# Box-Cox Transformation

A transformation which is very useful in applied linear regression problems is the Box-Cox transformation which was devised by Box & Cox (1964) to reduce non-normality, heteroscedasticity and non-linearity in the response variable. It is a power transformation of the form:

$y_i^{(\lambda)} = \begin{cases} \frac{y_{i}^{\lambda}-1}{\lambda} & \text{if } \lambda eq0\\ \log\left(\lambda\right) & \text{if }\lambda=0 \end{cases}$

When fitting a linear model, the assumed relationship can then be expressed as follows:

$Y^{(\lambda)} = X \beta + \epsilon$

As we can see, the transformed data do not cover the whole real numbers but are constrained (e.g. the $\log$). It follows that the transformed variables can never be exactly normally distributed, but that this can only be an approximation. A literature review about the Box-Cox transform pointing also to sources which discuss possible methods to estimat $$\lambda$$ is given by Sakia (1992).

In the following, we will use R to estimate $$\lambda$$ and apply the Box-Cox transform on a real data set.

We start by showing an example where the Box-Cox transform is not very helpful. Load the data from R package Sleuth3 which accompanies the excellent book “The Statistical Sleuth” by Ramsey and Schafer.

library(Sleuth3)
data(case0801)
attach(case0801)


The data set is

library(xtable)
print(xtable(case0801), type = \"html\")


AreaSpecies
1 44218 100
2 29371 108
3 4244 45
4 3435 53
5 32 16
6 5 11
7 1 7

Fitting the model by calling

lm1 = lm(Species ~ Area, data = case0801)

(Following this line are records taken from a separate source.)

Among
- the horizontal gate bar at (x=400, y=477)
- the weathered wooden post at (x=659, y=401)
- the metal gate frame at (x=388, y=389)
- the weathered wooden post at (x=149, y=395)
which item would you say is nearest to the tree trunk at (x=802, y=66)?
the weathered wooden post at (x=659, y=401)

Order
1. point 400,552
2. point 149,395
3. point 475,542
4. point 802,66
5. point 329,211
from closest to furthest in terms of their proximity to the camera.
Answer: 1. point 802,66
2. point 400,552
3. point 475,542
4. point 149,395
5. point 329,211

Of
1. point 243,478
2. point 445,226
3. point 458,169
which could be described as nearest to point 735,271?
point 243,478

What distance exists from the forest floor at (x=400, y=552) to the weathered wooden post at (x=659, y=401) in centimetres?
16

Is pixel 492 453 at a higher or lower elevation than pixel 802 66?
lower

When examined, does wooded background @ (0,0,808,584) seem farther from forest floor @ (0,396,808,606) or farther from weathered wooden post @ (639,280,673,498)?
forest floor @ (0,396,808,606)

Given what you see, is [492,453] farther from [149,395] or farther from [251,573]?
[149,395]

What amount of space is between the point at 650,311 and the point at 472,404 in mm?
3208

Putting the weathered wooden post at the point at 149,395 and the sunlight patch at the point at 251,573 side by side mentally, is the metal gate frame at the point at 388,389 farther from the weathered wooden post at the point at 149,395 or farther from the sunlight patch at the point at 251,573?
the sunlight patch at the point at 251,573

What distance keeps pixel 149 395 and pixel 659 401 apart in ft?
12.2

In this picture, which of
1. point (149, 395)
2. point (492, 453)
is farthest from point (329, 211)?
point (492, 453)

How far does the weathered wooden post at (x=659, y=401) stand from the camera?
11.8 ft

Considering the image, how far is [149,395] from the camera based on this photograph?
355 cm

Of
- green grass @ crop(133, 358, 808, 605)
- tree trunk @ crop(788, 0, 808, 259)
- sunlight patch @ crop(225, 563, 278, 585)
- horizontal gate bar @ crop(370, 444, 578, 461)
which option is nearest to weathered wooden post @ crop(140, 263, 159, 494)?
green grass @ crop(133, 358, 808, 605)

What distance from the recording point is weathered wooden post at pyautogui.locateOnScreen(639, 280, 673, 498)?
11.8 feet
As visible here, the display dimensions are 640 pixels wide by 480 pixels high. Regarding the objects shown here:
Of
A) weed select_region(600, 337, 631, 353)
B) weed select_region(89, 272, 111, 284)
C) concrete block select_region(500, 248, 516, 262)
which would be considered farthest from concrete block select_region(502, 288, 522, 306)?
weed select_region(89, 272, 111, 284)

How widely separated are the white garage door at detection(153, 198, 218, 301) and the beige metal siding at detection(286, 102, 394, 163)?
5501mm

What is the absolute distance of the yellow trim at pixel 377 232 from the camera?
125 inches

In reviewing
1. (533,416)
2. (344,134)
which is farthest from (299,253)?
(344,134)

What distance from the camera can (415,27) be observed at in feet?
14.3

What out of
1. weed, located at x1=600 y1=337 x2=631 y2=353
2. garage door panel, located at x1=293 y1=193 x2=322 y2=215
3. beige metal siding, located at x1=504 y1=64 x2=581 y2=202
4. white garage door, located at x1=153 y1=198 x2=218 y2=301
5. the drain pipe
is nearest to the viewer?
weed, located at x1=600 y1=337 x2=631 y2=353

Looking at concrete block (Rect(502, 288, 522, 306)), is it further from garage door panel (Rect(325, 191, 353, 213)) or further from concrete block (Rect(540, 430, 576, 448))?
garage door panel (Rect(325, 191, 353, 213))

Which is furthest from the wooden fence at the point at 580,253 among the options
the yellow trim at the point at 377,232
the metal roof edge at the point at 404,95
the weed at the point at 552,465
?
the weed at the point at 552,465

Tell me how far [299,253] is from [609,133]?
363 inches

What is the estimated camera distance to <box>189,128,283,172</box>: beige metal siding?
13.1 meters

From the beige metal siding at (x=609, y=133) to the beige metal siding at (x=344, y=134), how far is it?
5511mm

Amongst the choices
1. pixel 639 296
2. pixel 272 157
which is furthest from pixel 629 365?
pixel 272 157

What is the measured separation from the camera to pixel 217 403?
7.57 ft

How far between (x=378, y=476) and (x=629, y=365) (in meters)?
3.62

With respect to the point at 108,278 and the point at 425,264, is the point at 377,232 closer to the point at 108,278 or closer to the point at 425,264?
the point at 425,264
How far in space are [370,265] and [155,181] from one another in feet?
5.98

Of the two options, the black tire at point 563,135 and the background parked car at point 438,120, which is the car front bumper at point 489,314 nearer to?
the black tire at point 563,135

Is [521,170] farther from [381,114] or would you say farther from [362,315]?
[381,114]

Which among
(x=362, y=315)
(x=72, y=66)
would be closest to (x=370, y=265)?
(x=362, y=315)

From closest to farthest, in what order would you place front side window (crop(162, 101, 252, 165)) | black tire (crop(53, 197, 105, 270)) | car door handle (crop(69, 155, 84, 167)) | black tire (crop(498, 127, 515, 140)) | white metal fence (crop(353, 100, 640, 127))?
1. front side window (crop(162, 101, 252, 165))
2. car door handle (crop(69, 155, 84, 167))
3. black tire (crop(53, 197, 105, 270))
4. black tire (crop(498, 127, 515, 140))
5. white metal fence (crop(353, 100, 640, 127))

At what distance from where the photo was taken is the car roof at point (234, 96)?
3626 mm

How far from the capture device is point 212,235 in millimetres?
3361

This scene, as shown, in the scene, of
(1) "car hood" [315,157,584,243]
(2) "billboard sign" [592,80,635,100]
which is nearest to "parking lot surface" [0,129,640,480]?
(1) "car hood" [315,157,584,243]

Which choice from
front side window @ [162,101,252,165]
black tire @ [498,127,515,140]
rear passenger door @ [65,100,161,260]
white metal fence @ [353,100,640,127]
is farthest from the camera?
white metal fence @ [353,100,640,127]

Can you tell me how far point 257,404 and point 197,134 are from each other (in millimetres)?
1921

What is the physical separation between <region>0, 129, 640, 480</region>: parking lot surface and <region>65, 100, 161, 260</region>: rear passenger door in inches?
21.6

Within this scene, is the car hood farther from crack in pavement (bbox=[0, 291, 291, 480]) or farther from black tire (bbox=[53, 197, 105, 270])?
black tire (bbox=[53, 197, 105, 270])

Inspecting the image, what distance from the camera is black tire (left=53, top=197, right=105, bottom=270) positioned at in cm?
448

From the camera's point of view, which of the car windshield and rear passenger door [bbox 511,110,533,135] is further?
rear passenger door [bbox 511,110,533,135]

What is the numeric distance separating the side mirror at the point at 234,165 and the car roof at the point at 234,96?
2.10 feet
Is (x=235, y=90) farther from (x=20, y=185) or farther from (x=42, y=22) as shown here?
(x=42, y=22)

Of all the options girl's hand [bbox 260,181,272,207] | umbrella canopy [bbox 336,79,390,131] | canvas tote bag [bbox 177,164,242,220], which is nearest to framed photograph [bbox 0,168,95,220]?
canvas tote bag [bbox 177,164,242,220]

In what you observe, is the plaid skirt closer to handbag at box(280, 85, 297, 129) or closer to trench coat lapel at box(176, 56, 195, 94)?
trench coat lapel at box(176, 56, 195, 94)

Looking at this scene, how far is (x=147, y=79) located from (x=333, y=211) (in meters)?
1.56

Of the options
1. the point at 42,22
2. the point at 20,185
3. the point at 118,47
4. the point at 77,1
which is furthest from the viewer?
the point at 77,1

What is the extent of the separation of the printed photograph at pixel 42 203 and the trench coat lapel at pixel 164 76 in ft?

As can be seen from the quantile-quantile plot depicted next, we might face violation of the normality assumption, although it is quite hard to tell given the amount of data:

par(mfrow = c(1, 2))
plot(lm1, which = c(2))
plot(Area ~ Species) In addition, the plot on the right-hand side suggests that the relationship might be non-linear. We now use the Box-Cox transformation in order to decide an appropriate transformation

library(MASS)
boxcox(lm1) In the figure, a 95% confidence interval for $$\lambda$$ are displayed. As we can see, the range of this interval is very large, suggesting that we cannot choose an approrpiate transformation based on this output. This occurs frequently in situations with so few data points.